ARBEITSANWEISUNGEN -
a - Beantworten Sie anhand des Ausgangstexts über die Rede von Daniel Jositsch folgende Fragen:
(i) Welches Gesetz sollte laut der Motion Burkart geändert werden?
(ii) An welchem Datum hielt Jositsch die Rede im Plenum?
(iii) Als was bezeichnet der Ausgangstext diese Rede?
b - Führen Sie den Ausgangstext über die Rede von Daniel Jositsch zur Motion Burkart im Anschluss an dessen letzten Satz fort.

AUSGANGSTEXT -

::::::::::

Krieg vernichtet, er zerstört Menschenleben, ruiniert die Infrastruktur, vergiftet die natürlichen Lebensgrundlagen. Er vernichtet aber auch imaterielle Güter, Gewissheiten, korrumpiert ethische Haltungen, die Sprache und bricht so manches Rückgrat.
Ein besonders deutliches Beispiel für diese Tatsache ist die kurze Rede des Zürcher Ständerats Daniel Jositsch von vergangenem Montag, 6. März 2023, mit der er im Plenum seine Ablehnung der Motion Burkart begründete. Mit diesem Vorstoss sollte der Bundesrat beauftragt werden, «dem Parlament eine Änderung des Kriegsmaterialgesetzes vorzulegen, die vorsieht, dass auf eine Nichtwiederausfuhr-Erklärung vollständig verzichtet werden kann, wenn die Lieferung an Staaten erfolgt, die unseren Werten verpflichtet sind und über ein Exportkontrollregime verfügen, das dem unsern vergleichbar ist».
Es lohnt sich, Jositschs Argumente in ihrer Gänze zu studieren. Seine Rede ist ein Dokument der Geschichtsklitterung und der Unmenschlichkeit.

::::::::::

MATERIALSAMMLUNG -
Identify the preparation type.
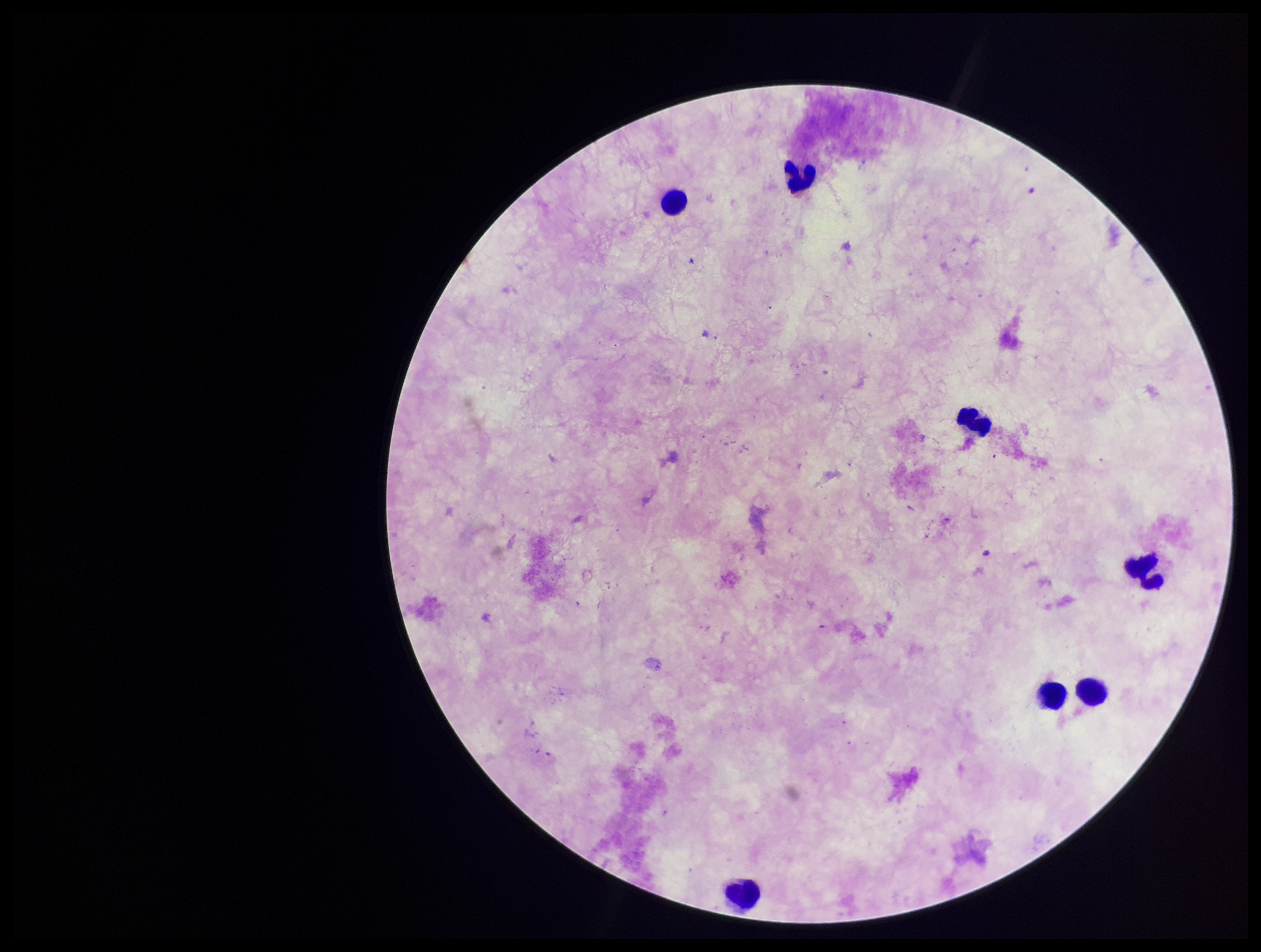
Thick.

Leukocyte count: 7. Single field of view. Patient malaria status: negative. Parasite count: 0. Image is 1261×952 pixels. Smartphone photograph taken through the eyepiece of a microscope. Giemsa stain. Plasmodium parasites: none identified.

::::::::::

LÖSUNGEN -
a -
(i) Das Kriegsmaterialgesetz.
(ii) Am Montag, 6. März 2023.
(iii) Als ein Dokument der Geschichtsklitterung und der Unmenschlichkeit.

b -
Jositsch behauptet, es sei die schweizerische Neutralität gewesen, die es der Schweiz ermöglichte «in den letzten 200 Jahren nicht in internationale Konflikte – insbesondere in den Ersten und Zweiten Weltkrieg – involviert zu werden».
Wo die Schweiz überall mitspielte
In aller Kürze hier die historischen Fakten: Die Wehrmacht überfiel die Schweiz vor allem deswegen nicht, weil die Eidgenossenschaft in vielfältiger Weise mit den Nazis kollaborierte, unter anderem als Lieferantin von Rüstungsgütern.
Im spanischen Bürgerkrieg war die neutrale Schweiz Franco-freundlich. Die Behörden anerkannten ab 1939 keine Flüchtlinge aus Spanien. Im Gegensatz dazu wurden die Mitglieder der Internationalen Brigaden, die auf der Iberischen Halbinsel für die Republik und die Demokratie kämpften, von der neutralen Schweiz strafrechtlich verfolgt und gesellschaftlich geächtet. Als erste Demokratie anerkannte die Schweiz das Franco-Regime noch vor Ende des Bürgerkriegs.
Jositschs neutrale Schweiz unterhielt beste Beziehungen zum Apartheid-Regime in Südafrika und unterstützte die Rassisten am Kap nachrichtendienstlich, wirtschaftlich und militärisch. Das Uno-Embargo wurde kreativ und mit kriminellen Methoden umgangen. So ermunterte der schweizerische Botschafter die Regierung in Pretoria, die entsprechenden Wirtschaftsstatistiken zu fälschen.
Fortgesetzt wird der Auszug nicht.